After shifting to New York’s top urban station, WBLS, D’Alba followed one of his old Selcom bosses, Larry Goodman, to CNN. As one of six sales reps in New York, D’Alba worked at a frenzied pace. CNN’s offices were “a dump,” where workers used trash bags to protect equipment from leaks. D’Alba scurried around Manhattan for up to 20 meetings a week and logged brutal hours. “You were never solo in the office on a Saturday,” he says.

But the toughest part was convincing advertisers that cable was worth buying. At the time, even strong cable networks had trouble getting advertisers on board, as thin ratings and meager distribution made the networks a tough sell.

“We were selling cable first; then we were selling CNN,” D’Alba says. “Cable was a new medium, a new technology. We were still convincing everybody that the medium was here to stay.”

CNN’s trump card was its demographics. Media research firms found that CNN’s audience was loaded with older, affluent men, who were otherwise hard to reach on television.

After three years, D’Alba graduated to management, for the first time taking responsibility for other sales reps’ performance. That called for a different style.

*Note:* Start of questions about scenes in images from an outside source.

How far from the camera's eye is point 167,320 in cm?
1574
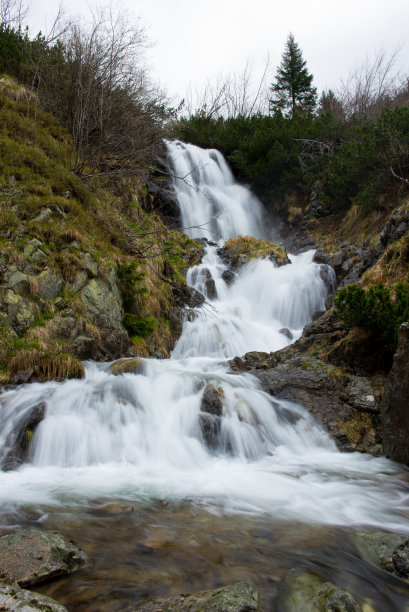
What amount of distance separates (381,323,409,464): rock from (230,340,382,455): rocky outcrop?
0.37 m

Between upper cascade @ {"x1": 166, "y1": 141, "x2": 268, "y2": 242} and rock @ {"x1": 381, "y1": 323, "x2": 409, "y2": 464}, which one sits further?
upper cascade @ {"x1": 166, "y1": 141, "x2": 268, "y2": 242}

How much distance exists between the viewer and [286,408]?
6.32 meters

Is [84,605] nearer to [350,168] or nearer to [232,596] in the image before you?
[232,596]

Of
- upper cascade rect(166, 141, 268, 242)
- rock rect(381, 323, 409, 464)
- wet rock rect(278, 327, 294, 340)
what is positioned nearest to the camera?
rock rect(381, 323, 409, 464)

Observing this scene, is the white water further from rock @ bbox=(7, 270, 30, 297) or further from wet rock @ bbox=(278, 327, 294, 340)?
wet rock @ bbox=(278, 327, 294, 340)

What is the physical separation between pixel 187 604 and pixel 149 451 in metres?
3.40

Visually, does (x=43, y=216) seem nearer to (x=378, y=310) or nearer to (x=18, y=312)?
(x=18, y=312)

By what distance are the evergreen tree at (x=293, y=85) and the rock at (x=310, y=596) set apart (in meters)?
30.9

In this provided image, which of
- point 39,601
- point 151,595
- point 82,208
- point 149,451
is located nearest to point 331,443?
point 149,451

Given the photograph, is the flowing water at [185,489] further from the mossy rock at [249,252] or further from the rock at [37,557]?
the mossy rock at [249,252]

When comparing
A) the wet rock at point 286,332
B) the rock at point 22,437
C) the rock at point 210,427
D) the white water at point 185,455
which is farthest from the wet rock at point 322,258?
the rock at point 22,437

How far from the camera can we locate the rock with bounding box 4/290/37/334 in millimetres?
6016

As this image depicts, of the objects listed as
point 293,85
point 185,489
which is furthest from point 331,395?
point 293,85

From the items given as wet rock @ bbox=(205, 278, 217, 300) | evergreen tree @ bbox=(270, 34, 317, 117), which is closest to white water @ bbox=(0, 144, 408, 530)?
wet rock @ bbox=(205, 278, 217, 300)
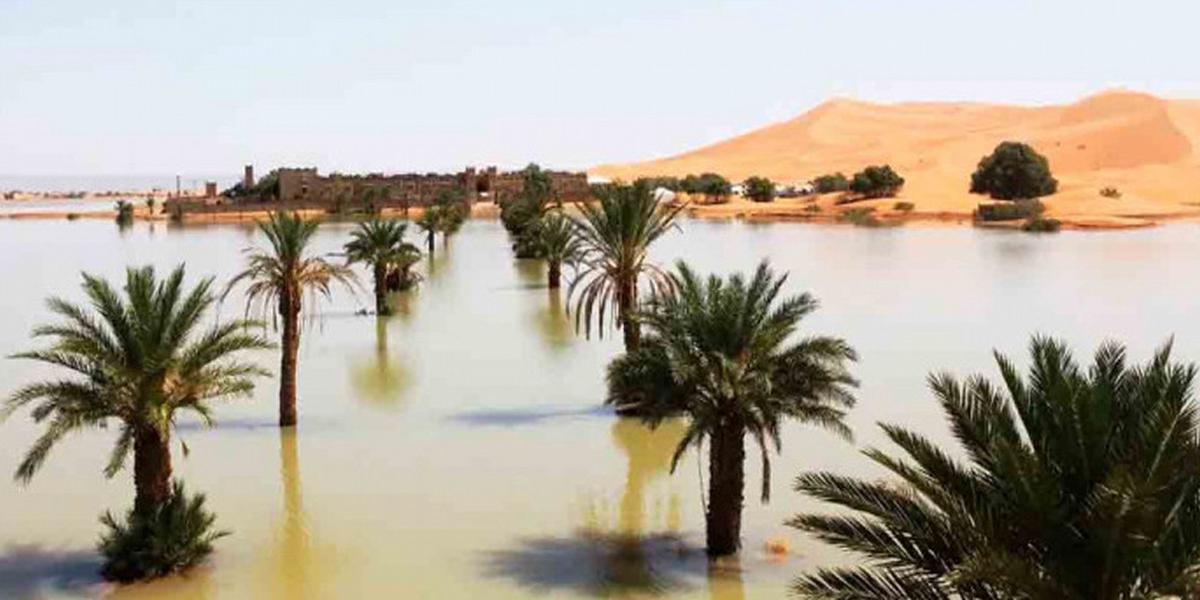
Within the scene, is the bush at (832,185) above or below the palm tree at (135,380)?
above

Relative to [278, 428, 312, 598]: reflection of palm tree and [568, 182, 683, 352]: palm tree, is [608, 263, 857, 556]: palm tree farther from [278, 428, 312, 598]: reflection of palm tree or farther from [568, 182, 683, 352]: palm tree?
[568, 182, 683, 352]: palm tree

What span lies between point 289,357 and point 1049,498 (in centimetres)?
1499

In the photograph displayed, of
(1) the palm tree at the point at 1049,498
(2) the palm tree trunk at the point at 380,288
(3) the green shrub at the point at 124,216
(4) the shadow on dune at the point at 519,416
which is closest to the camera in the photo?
(1) the palm tree at the point at 1049,498

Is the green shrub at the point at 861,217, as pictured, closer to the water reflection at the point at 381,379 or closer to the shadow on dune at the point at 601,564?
the water reflection at the point at 381,379

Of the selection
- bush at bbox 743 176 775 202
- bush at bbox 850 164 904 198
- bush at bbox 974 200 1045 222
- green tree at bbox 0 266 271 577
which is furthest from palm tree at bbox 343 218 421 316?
bush at bbox 743 176 775 202

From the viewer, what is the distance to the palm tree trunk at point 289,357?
19.8 metres

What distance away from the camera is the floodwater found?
13.0 meters

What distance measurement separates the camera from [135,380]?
1276cm

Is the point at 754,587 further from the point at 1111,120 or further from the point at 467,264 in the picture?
the point at 1111,120

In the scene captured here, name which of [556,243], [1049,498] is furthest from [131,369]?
[556,243]

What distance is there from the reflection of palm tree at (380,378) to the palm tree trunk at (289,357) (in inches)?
109

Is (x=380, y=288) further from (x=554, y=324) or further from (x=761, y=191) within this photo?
(x=761, y=191)

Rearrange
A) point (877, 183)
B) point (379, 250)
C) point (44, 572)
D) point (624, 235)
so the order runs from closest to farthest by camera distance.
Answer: point (44, 572), point (624, 235), point (379, 250), point (877, 183)

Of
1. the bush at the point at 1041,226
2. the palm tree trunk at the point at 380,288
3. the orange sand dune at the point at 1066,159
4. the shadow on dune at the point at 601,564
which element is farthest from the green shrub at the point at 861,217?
the shadow on dune at the point at 601,564
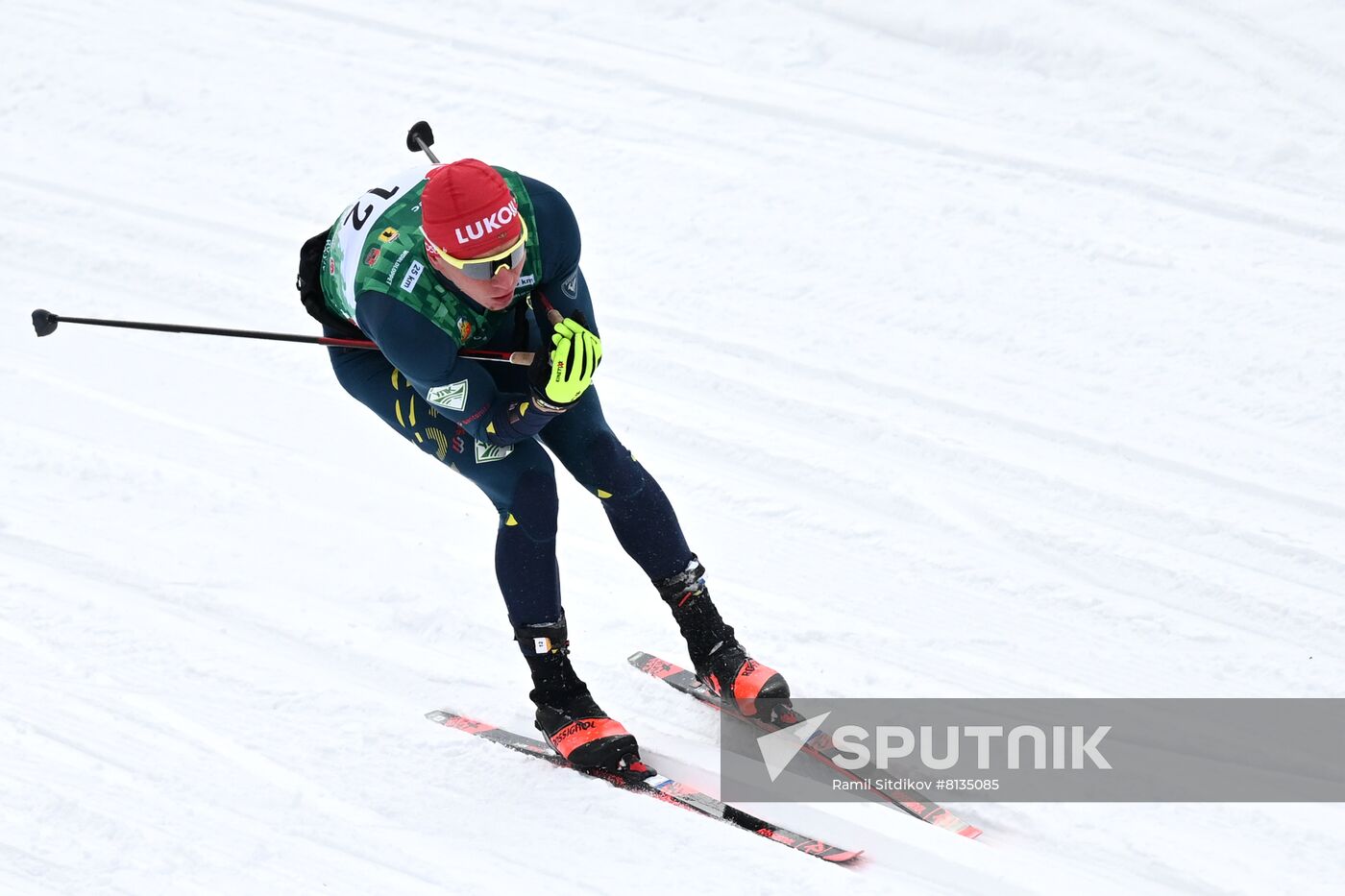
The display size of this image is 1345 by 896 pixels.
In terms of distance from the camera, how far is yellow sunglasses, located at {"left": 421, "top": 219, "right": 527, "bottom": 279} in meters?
3.65

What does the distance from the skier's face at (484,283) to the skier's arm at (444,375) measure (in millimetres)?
131

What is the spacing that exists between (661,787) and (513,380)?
1.25 metres

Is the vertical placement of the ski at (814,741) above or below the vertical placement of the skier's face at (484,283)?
below

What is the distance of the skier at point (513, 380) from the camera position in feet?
12.1

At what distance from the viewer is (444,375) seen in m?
3.71

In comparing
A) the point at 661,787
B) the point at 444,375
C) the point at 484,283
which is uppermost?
the point at 484,283

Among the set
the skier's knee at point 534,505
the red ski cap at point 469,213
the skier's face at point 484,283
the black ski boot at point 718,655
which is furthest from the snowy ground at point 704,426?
the red ski cap at point 469,213

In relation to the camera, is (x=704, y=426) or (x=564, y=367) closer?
(x=564, y=367)
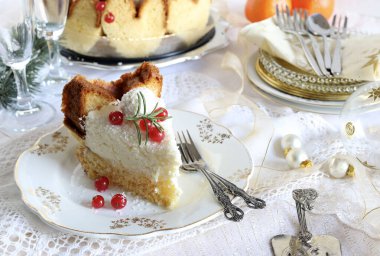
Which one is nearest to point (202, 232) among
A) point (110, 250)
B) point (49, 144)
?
point (110, 250)

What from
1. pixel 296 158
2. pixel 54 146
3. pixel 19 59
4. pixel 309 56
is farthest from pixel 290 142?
pixel 19 59

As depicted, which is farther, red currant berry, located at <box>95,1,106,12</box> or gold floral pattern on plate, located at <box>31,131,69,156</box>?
red currant berry, located at <box>95,1,106,12</box>

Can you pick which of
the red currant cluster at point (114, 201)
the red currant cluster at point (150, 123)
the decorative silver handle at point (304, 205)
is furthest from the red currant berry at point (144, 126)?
the decorative silver handle at point (304, 205)

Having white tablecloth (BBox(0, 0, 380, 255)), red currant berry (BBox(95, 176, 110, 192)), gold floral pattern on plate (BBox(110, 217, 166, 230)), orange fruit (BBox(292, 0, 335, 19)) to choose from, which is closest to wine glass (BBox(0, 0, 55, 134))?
white tablecloth (BBox(0, 0, 380, 255))

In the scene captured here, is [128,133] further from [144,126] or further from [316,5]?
[316,5]

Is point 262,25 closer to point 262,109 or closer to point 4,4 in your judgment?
point 262,109

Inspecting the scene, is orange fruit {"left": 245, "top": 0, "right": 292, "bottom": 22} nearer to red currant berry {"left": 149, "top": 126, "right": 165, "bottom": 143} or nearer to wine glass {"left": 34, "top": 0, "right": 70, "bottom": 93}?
wine glass {"left": 34, "top": 0, "right": 70, "bottom": 93}
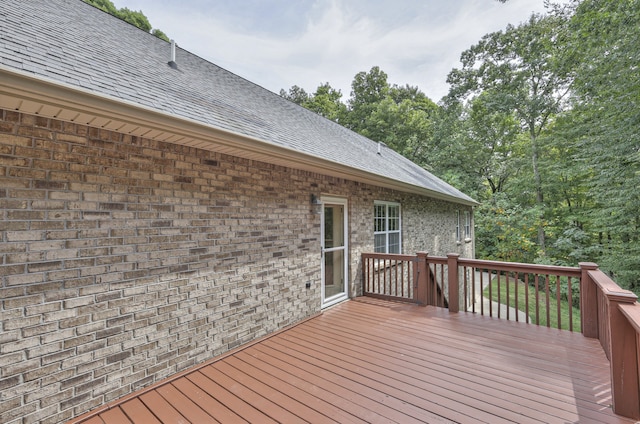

“It’s not only about yourself,” D’Alba says. “As a salesman, you work your ass off to get numbers on the boards. In management, you become an example. You find that some people have different skill sets than others.”

D’Alba proved adept at management and followed Goodman up the ladder. He eventually replaced him as head of CNN’s ad sales in 2003.

Today, D’Alba’s toughest job is going toe to toe with Fox News. Even after becoming the dominant news network in terms of ratings, Fox News fell far short in ad revenues because CNN maintains premium pricing that was set years earlier.

However, Morgan Stanley estimates that Fox News, despite selling at a discount, passed CNN’s ad revenues in 2003. Moreover, it should squeak by CNN and Headline News combined this year.

“I don’t think Fox News has been demoralizing at all,” D’Alba contends. Even as the No. 2 news network, CNN is still growing revenues, particularly because media buyers treat cable news as a distinct slot for products aimed at older, affluent adults, notably cars and financial services. “The last two upfronts,” he says, “have been the strongest in our history.”

“ENGAGING THE CONSUMER”

To keep growing, D’Alba is emphasizing CNN’s adaptability to new technologies—primarily the Web but also emerging products, such as video-on-demand and cellphone TV.

“It’s about engaging the consumer,” he says. “It’s no longer about people who are going to sell ratings points or sell programs.”

He adds that advertisers are beginning to believe in, and pay for, CNN’s ability to reach consumers in a number of ways with the same content. “That was a sales pitch six years ago,” D’Alba says. “It became a business a year and a half ago.”